Nuclear, Reactors

The Nuclear License ‘Freeze’

Issue 5 and Volume 5.

By Brian Wheeler, Editor

For utilities seeking license renewals to extend the operating life of their nuclear power plants, and those wanting to build and operate new plants, the Nuclear Regulatory Commission’s order, or ‘freeze’ as it is being referred to, on Aug. 7 may not be the news they wanted to hear.

In response to the June ruling from the U.S. Court of Appeals for the D.C. Circuit stating it was vacating and remanding the NRC’s waste confidence rule, the five-person commission issued an order stating the regulators would not issue final reactor licenses or 20-year license renewals for existing plants until the agency addresses the court ruling. Waste confidence, according to the NRC, is a generic finding that spent nuclear fuel can be safely stored at reactor sites for decades in either spent fuel pools or dry casks, and that a repository will be available for final disposal of the spent fuel. The NRC order, though, also said current licensing reviews and proceedings “should continue to move forward.”

“We believe it is appropriate to halt nuclear licensing decisions and stop creating an inter-generational debt of nuclear waste that will burden our children and grandchildren for centuries to come,” said Stephen Smith, executive director of Southern Alliance for Clean Energy.

Here’s the kicker. One thing that has been misunderstood is the fact that the ‘freeze’ does not mean staffers of the U.S. NRC will begin packing up their belongings and shutting down shop. The order could impact licensing reviews for as many as 21 new reactors and 12 license renewals for existing reactors. The NRC will continue to review these renewal and COL applications. The order does not affect licenses already issued or renewed, such as the COLs for Plant Vogtle in Georgia and the V.C. Summer station in South Carolina.

“Although there may be some delay in issuing some renewed licenses, NRC regulations provide that plant operation can continue beyond the original license term and until there is a decision on the renewal application, so long as it has been filed in a timely manner,” said Ellen Ginsberg, NEI’s vice president and general counsel.

But is this decision really going to generate a long delay in new nuclear projects? Probably not.

“The earliest potential final licensing decisions were the Levy County COL and the Indian Point license renewal, but both of those still have a hearing to go through in any case,” said NRC spokesperson David McIntyre in an email. “Those hearings aren’t expected to be finished until sometime next year.”

As far as issuing new COLs, it does not seem new plants are moving along that quickly anyway. Are those looking to build new nuclear generation really going to be impacted by this? Not likely.

Pending applications for new plants are for projects where construction is unlikely to begin before the end of the decade, according to the Nuclear Energy Institute. Yes, another eight years.

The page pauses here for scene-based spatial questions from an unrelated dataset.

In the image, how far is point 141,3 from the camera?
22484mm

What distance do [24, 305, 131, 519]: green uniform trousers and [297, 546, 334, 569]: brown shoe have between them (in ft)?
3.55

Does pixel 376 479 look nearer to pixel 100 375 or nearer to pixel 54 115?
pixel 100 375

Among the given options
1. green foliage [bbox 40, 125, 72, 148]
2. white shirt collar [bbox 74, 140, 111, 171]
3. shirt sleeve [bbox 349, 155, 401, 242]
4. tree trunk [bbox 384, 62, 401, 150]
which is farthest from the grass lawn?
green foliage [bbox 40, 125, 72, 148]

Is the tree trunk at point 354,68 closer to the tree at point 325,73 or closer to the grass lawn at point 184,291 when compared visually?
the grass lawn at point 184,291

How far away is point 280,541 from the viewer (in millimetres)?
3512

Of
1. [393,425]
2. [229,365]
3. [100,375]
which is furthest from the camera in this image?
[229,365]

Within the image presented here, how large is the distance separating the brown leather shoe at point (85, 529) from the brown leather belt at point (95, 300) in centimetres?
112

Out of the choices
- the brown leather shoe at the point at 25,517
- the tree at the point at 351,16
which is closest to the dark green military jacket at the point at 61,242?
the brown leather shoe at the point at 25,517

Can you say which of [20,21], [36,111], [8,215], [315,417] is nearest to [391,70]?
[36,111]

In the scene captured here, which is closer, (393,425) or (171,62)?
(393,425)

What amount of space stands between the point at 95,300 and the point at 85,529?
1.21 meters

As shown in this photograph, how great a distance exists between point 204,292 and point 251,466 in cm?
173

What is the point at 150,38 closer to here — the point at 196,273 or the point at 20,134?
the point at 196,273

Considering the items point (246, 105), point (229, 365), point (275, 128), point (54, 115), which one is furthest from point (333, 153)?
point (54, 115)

For those seeking their 20-year license renewals, the plants can continue operating past the original license expiration date until the NRC makes a ruling on said application.

On Sept. 6, the NRC announced it is developing an environmental impact statement and a revised waste confidence decision and rule. The EIS and rule are expected to be completed within 24 months.

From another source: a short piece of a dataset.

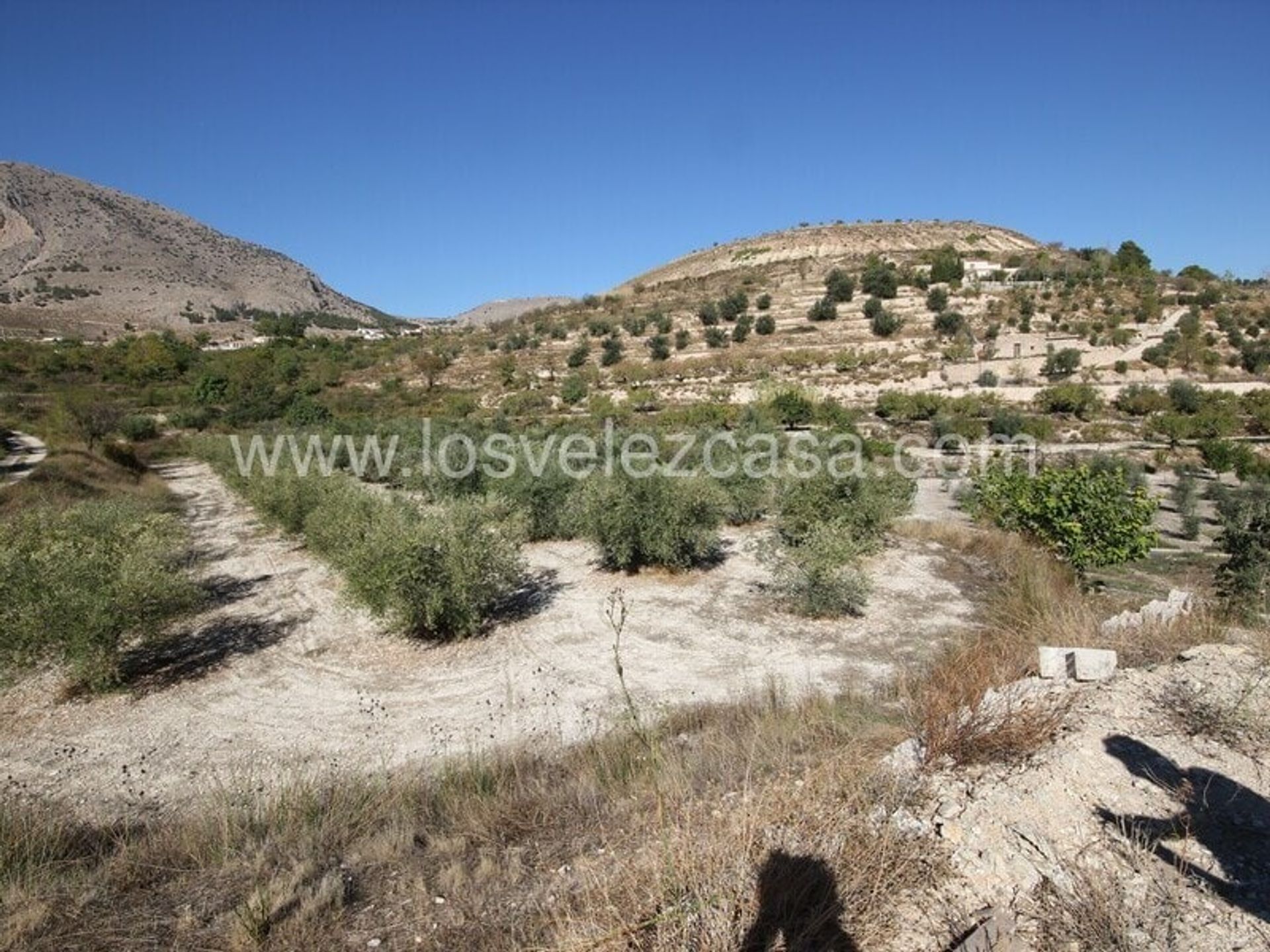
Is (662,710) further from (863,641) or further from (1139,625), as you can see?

“Resolving this issue successfully is a Commission priority,” said NRC Chairman Allison M. Macfarlane. “Waste confidence plays a core role in many major licensing actions, such as new reactors and license renewals.”

The Tennessee Valley Authority, which is currently working to complete the Watts Bar 2 project, is reviewing the NRC order’s impact on both Watts Bar 2 and the Bellefonte project, spokesperson Michael Bradley said. The federally-owned utility in April said the Watts Bar 2 project would not enter service until late 2015. The project also still needs an operating license from the NRC, and the NRC has not provided a timeline to complete the review.

Duke Energy, off their recent merger with Progress Energy, isn’t viewing the decision much differently. Duke, along with Progress Energy Carolinas and Progress Energy Florida, has an application in for the Levy site, along with applications for two Westinghouse AP1000 units at the William States Lee site in South Carolina and two AP1000s at the Shearon Harris site in North Carolina. A final safety evaluation report for the Harris site is expected to be complete by September 2013.

“We are encouraged that the NRC will continue to move forward with the all of the licensing reviews and proceedings while the NRC considers options for resolving the Waste confidence issue,” said Dave Scanzoni, Duke Energy spokesperson. “We are confident the NRC will act in a timely manner to formulate a responsible course of action that will address the court decision and allow final licensing decisions that are temporarily on hold to be issued.”

Duke is optimistic, and so should the industry. While challenges for new nuclear exist, this ‘freeze’ should not be added to the list of hurdles the industry must jump.